== FRAGMENTO DEL TEXTO ==
§ §
Gn 22, 1-19
Como
lo hemos visto, la promesa de Dios para Abraham consistía en llegar a tener una
tierra y una descendencia que la habitara. Le estructura del relato, en
Génesis, para el personaje de Abrahán es muy interesante: se insiste
repetidamente en la promesa, desde cuando aparece el personaje en el capítulo
12, pero sólo hasta ahora, en el capítulo 21, nace por fin ese heredero. Hoy,
vemos con asombro, que Dios le pide a Abrahán que le ofrezca en holocausto a su
“hijo único”. Tres veces se repite la fórmula: “tu hijo, tu hijo único”.
Es
cierto que el relato es pasmoso, apenas leído el primer renglón, queda uno
choqueado: Dios puso a prueba a Abrahán”. Y de allí no logramos pasar. Uno
queda bloqueado con esta enunciación. Uno está pasmado. Realmente esto no se
entiende. ¿Para qué se cumplió la promesa si el niño estaba condenado a la
muerte temprana? Junto con el elemento de suspenso, que va posponiendo el
nacimiento, y luego el énfasis en que es el “hijo único”, pensamos que -casi
siempre- queda uno “de una sola pieza”.
§ §
== INDICACIONES A SEGUIR ==
Prosigue el comentario sobre la prueba de Abrahán en Génesis 22 a partir de su última oración.
§ §
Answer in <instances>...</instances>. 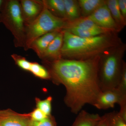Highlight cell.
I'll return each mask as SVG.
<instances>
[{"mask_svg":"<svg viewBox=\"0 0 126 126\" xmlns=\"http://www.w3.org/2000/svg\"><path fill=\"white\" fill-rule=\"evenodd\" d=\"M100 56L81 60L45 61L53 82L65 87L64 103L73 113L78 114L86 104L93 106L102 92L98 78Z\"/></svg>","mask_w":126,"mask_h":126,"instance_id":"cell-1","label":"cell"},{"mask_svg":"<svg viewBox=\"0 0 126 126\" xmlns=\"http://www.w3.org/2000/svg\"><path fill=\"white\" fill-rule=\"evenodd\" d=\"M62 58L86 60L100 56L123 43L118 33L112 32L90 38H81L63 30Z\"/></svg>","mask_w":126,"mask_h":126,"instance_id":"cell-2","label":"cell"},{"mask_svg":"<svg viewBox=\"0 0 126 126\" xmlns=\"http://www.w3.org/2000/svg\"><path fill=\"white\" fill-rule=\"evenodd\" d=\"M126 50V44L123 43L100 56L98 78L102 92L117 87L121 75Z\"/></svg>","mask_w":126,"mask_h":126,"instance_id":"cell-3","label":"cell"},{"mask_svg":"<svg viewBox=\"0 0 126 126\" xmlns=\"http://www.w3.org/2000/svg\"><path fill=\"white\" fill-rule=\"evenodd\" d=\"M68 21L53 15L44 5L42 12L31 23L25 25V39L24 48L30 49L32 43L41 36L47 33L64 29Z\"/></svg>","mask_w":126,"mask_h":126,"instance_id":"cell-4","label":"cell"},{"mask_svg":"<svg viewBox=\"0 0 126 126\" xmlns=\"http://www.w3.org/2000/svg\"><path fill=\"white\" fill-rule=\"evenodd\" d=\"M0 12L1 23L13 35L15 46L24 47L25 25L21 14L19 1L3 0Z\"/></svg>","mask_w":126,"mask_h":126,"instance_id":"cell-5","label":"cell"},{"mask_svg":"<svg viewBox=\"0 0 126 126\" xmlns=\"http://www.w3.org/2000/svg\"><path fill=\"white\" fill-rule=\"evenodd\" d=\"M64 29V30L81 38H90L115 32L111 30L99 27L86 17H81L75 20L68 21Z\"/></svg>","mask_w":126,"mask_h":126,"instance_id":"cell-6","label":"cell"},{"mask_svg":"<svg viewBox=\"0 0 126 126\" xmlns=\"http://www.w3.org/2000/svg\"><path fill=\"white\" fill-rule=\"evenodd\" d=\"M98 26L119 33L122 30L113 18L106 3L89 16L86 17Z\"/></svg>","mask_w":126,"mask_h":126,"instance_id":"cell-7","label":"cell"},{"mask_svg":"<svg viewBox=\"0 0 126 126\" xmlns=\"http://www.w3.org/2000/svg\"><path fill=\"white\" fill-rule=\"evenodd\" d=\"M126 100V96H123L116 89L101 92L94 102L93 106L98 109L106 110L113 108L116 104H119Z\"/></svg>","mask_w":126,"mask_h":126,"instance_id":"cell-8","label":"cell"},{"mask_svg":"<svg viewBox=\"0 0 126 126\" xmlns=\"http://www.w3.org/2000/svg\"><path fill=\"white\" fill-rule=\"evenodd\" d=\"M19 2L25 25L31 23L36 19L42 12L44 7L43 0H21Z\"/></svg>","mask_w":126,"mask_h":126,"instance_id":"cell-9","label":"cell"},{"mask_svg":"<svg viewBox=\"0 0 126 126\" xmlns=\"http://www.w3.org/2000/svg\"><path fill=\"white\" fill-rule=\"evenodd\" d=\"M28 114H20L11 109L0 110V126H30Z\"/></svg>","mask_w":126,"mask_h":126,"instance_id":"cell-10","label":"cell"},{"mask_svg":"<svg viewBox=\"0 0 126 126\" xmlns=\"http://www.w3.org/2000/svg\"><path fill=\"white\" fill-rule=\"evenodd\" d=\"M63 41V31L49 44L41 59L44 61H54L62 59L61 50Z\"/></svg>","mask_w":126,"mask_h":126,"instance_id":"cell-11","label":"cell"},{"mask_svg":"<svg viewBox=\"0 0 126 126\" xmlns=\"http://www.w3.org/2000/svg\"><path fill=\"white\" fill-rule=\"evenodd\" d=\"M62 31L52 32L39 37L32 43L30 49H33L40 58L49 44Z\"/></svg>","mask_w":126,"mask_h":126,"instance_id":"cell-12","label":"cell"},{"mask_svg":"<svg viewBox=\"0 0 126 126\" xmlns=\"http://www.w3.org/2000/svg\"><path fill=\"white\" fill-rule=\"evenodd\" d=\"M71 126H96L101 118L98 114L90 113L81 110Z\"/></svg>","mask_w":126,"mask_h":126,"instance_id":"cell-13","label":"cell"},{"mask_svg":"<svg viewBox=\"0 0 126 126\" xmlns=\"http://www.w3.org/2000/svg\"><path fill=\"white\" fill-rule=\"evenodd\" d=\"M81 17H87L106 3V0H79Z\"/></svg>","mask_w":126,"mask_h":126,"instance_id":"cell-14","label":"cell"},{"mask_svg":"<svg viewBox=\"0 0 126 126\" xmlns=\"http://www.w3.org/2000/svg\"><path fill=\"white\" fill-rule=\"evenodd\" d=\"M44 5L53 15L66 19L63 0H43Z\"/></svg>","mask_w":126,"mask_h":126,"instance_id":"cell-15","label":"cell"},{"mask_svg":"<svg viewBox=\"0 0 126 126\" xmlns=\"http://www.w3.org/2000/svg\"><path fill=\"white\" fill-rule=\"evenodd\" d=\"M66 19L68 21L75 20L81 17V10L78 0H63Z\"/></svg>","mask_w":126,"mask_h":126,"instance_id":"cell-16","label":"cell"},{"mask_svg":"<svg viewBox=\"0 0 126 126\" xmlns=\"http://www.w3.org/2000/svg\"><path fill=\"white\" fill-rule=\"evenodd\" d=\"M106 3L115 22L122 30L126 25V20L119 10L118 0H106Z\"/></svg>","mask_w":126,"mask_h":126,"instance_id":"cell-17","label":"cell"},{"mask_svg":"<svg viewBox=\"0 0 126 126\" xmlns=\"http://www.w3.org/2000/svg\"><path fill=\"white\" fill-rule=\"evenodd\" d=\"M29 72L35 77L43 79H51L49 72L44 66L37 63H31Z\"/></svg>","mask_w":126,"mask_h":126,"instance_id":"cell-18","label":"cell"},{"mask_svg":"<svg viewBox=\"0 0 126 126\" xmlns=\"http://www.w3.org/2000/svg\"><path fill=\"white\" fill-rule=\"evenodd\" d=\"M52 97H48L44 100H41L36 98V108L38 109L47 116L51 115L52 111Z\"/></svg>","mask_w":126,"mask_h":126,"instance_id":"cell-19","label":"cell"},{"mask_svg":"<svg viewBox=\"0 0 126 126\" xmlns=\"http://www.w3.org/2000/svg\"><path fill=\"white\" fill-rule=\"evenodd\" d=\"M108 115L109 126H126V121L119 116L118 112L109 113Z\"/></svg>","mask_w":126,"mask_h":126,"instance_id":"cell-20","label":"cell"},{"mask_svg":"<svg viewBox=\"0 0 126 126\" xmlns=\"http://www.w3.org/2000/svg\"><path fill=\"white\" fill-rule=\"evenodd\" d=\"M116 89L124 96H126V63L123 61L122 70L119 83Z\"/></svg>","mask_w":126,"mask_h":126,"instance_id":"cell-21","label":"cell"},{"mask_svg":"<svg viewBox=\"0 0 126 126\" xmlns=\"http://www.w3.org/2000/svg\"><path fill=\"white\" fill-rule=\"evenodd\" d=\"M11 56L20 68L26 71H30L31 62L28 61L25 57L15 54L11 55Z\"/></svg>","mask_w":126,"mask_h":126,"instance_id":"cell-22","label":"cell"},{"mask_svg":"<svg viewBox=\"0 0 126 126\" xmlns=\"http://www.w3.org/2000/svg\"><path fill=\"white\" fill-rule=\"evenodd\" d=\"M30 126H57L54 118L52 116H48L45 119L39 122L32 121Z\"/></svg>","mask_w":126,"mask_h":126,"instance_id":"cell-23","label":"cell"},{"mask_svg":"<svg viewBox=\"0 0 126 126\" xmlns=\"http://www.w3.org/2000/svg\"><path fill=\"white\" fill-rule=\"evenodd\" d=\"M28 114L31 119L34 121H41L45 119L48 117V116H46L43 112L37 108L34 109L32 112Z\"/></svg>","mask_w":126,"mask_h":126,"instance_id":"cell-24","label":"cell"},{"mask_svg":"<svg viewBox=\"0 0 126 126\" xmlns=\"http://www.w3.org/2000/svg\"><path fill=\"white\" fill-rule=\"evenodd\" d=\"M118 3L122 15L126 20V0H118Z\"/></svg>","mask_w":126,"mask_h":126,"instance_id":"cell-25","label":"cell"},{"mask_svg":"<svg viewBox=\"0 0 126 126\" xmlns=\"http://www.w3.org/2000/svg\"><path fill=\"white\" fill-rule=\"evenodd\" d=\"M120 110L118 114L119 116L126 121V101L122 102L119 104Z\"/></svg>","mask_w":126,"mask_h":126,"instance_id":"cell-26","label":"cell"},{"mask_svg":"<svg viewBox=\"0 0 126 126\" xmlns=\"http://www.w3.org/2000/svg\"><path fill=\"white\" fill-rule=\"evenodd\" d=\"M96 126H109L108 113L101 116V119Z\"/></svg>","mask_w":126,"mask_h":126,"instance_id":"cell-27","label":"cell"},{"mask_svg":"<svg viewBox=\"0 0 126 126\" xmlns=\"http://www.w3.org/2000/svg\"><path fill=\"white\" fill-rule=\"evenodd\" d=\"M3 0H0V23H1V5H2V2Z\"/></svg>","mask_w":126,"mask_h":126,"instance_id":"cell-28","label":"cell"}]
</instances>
§ §
== LA RESPUESTA ==
Cuando
por fin nos enteramos que Dios no permitió su muerte, y que Isaac siguió vivo,
uno piensa. ¿Para qué se da esta estratagema narrativa? ¿Esta -acaso- Dios
jugando con sus lectores? ¿No es esto una desconsideración con el pobre
Abrahán? Pero, sólo pensando en suprimir este fragmento, aparentemente
descabellado, inclusive absurdo; uno se da cuenta que, si esto no hubiera
pasado, Abrahán y toda su descendencia no habríamos podido apreciar lo valioso que
fue el nacimiento de este “primer eslabón” de la serie que conduce hasta
nosotros.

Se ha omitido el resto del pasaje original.